The phenomenology of cD galaxies was first described in 1964 by Matthews et al. [295]. Eight years later Gunn & Gott [200] and Gallagher & Ostriker [172] proposed two alternative mechanisms for the formation and evolution of these cDs. Gunn & Gott [200] were possibly the first to suggest the existence of a physical link between the IC gas and cD galaxies. They showed that the cooling of IC gas, by thermal bremsstrahlung, would produce a flow of material in the central cluster region, that might accrete onto the cD galaxy. An alternative mechanism for the formation of cD galaxies was proposed by Gallagher & Ostriker [172] who suggested that the cD might form out of stars stripped from other galaxies. In this case one expects the outer parts of the cD to be in equilibrium with the cluster (rather than the galaxy) gravitational potential. Consistently, Dressler [141]'s observations of the cD in Abell 2029 showed a rapidly growing galaxy velocity dispersion with radius, implying that the mass-to-light ratio of the cD was also rising with distance from the galaxy centre - see Fig. 34. A year later, in 1980, Gallagher et al. [171] showed the envelopes of cDs to be bluer than the mean galaxy colour, again consistent with the tidal debris scenario.

Figure 34

Figure 34. The rising mass-to-light ratio with radius in the cD galaxy of the cluster Abell 2029. From Dressler (1979).

Another popular scenario for the formation of cD galaxies was proposed in the 70's by Ostriker & Tremaine [341], and developed by Ostriker & Hausman [338]. The cD galaxy would grow by cannibalism of its neighbours. This scenario was supported by the n-body simulations of White [492]. White showed that as the cluster evolves, the dynamical friction mechanism can drive galaxies to the centre, and thus favour merging phenomena. Carnevali et al. [94] modelled the evolution of small groups, and showed that the ``merging instability'' leads to the formation of a large central object (they anticipated the discovery of fossil compact groups, see PONMAN, these proceedings). In the 80's the merging scenario for the formation of cD galaxies was re-examined by Roos & Aarseth [389] who concluded for an early creation of cDs via merging in small groups of galaxies, before the cluster formation.

The merging scenario was supported by several observational evidences. Oemler [332] determined the luminosities of cD envelopes and showed them to be correlated with the total luminosities of their parent clusters. Dressler [140] pointed out that the lack of significant luminosity segregation in cD-type clusters was another indication that cD galaxies had cannibalized neighbouring galaxies. Carter & Metcalfe [97] showed the cD major axis to be aligned with the distribution of surrounding galaxies.

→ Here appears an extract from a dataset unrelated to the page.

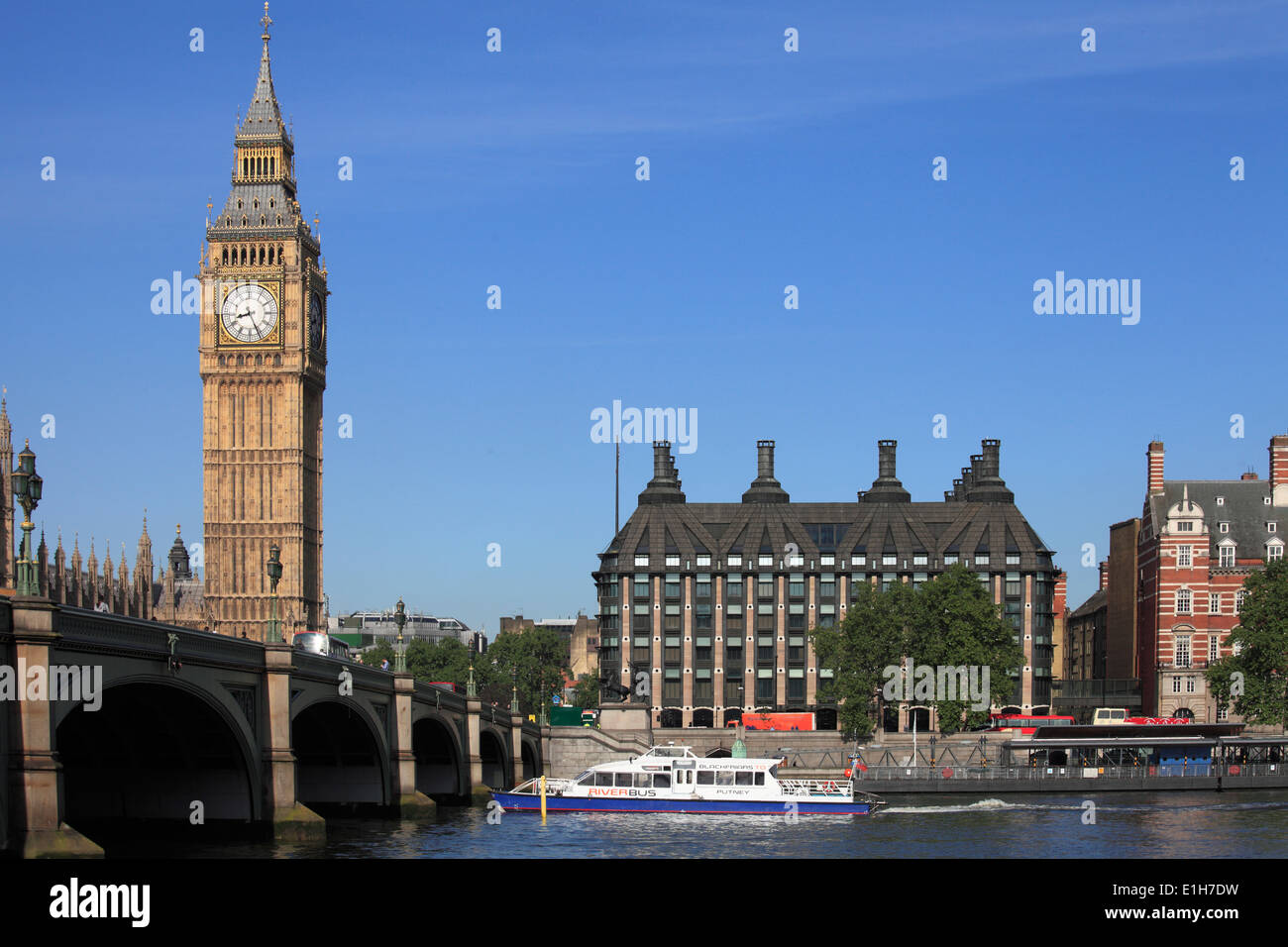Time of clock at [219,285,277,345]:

The merging scenario for the formation of cDs was shattered in 1978, when White [494]'s simulations showed that merging can produce giant elliptical galaxies, but not the the cD extended halos. In those years, Lea et al. [276], Silk [422], Cowie & Binney [112] and Fabian & Nulsen [156] estimated the cooling time of the IC gas in the dense X-ray emitting clusters to be lower than a Hubble time. Fabian & Nulsen noted that ``slow-moving galaxies in core of X-ray emitting clusters can accrete large quantities of cooling gas'', and Quintana & Lawrie [365] showed cD galaxies to be characterized by small velocities relative to the cluster mean. This gave new strength to the hypothesis of cD growth via accretion of the cooling IC gas.

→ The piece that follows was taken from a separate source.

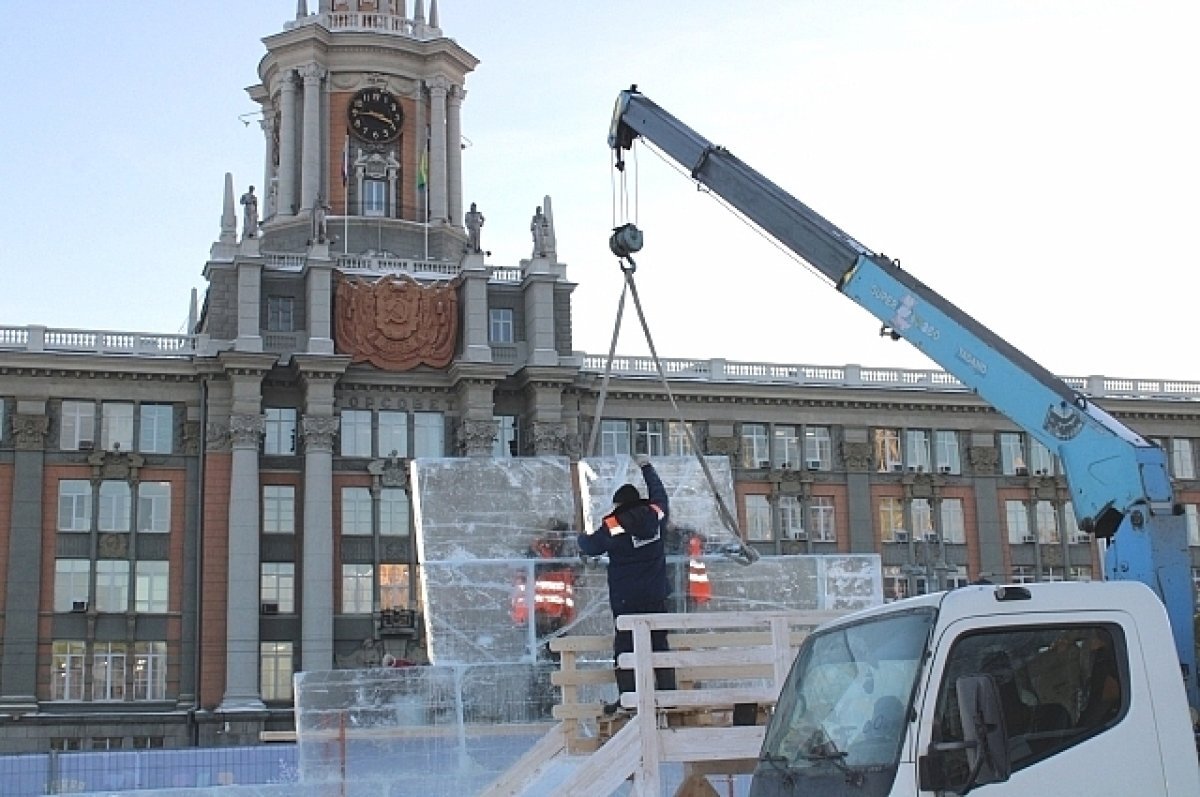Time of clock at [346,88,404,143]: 3:45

A first observational evidence for the existence of cool gas in the cluster centres came in 1979 with the detection of soft X-ray components in the spectrum of the Perseus galaxy NGC 1275 (Mushotzky & Smith [316]). Another observational evidence came with the detection of optical emission-line filaments near the centre of clusters, that were interpreted by Cowie et al. [113] and Fabian et al. [157] as arising from the IC gas cooling down to ~ 10000 K.

Gorenstein et al. [186] remarked upon the different X-ray emissions of the central galaxies in Virgo and Perseus, on one side, and the two dominant galaxies in Coma, on the other side. They correctly pointed out that the difference was related to the lack of cooling flows in the Coma cluster. If NGC 4874 and NGC 4889 were moving through the IC gas, their motion could prevent the formation of a cooling flow (Mathews & Bregman [293]). A significant motion of the two dominant Coma galaxies with respect to the cluster was later discovered [68].

In the 80's Lea et al. [275] and Sarazin & O'Connell [399] noted that the inferred mass deposition rates in cooling flows were much higher than the inferred star formation rates as derived from UV observations (e.g. Bertola et al. [59] for M87). The hypothesis was made [399] that only low-mass stars, characterized by small UV emission, can form in the high-density cooling flow regions.

Cooling flows have since become a major research topic in cluster astrophysics. Two thirds of all clusters contain a cooling flow at their centre. The deposited mass is still unaccounted for, but there exist evidence for X-ray absorption in the centres of cooling-flow clusters, which might be related to the deposited material (see FABIAN, these proceedings). Maybe the active nucleus which is often present in galaxies with cooling flows plays a significant role in re-distributing the accreted material (see MCNAMARA, these proceedings).